**The problem:** Edit the pro wrestling essay from "Pro wrestling training" up to and including "most of us.", and give that section back with "classroom" changed to "lecture hall".

**Text for analysis:**
-=-=-=-=-
How I Started Pro Wrestling Even Though I Was Completely Nervous

“What the hell am I doing here?”

That’s all I could think about. I was getting ready for my first pro wrestling match. As I stood in the change room listening to the wild crowd I couldn’t help but stress about what I had just gotten myself into. I was almost 26 years old and I thought that it would be a good idea to chase that pro wrestling dream.

Keep on reading to see how I conquered the scariest experience of my life by getting into pro wrestling…

Pro wrestling training

Public speaking is scary. It’s scary for everyone. It’s terrifying. It doesn’t matter if it’s in front of a classroom of 30 other students or an arena with 400 fans, it’s scary to go in front of a crowd and speak. Public speaking scares the shit out of most of us.

Jerry Seinfeld said it best:

“According to most studies, people’s number one fear is public speaking. Number two is death. Death is number two. Does that sound right? This means to the average person, if you go to a funeral, you’re better off in the casket than doing the eulogy.”

The good news is that I have slowly become more confident with public speaking because of school presentations and going out often while sober.

The thing with pro wrestling is that it’s more than just public speaking. It’s a public performance… topless!

Actually, wait up.

Public speaking is scary enough. Imagine doing it while half-naked and in character? On top of that, you have to remember everything that you’re supposed to do.
-=-=-=-=-
**Data block:**
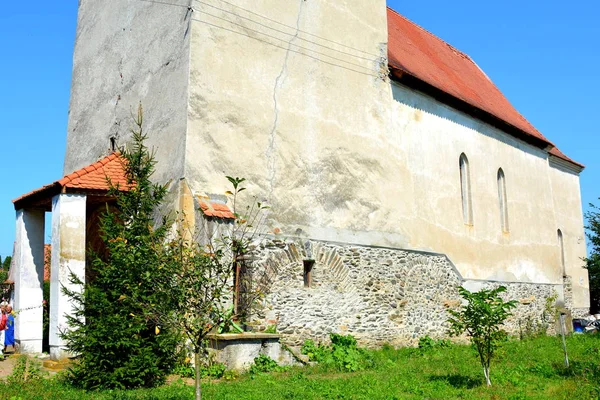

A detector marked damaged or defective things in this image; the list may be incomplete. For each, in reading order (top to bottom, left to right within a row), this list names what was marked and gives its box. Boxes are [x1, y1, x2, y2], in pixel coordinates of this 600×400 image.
-=-=-=-=-
**Exercise output:**
Pro wrestling training

Public speaking is scary. It’s scary for everyone. It’s terrifying. It doesn’t matter if it’s in front of a lecture hall of 30 other students or an arena with 400 fans, it’s scary to go in front of a crowd and speak. Public speaking scares the shit out of most of us.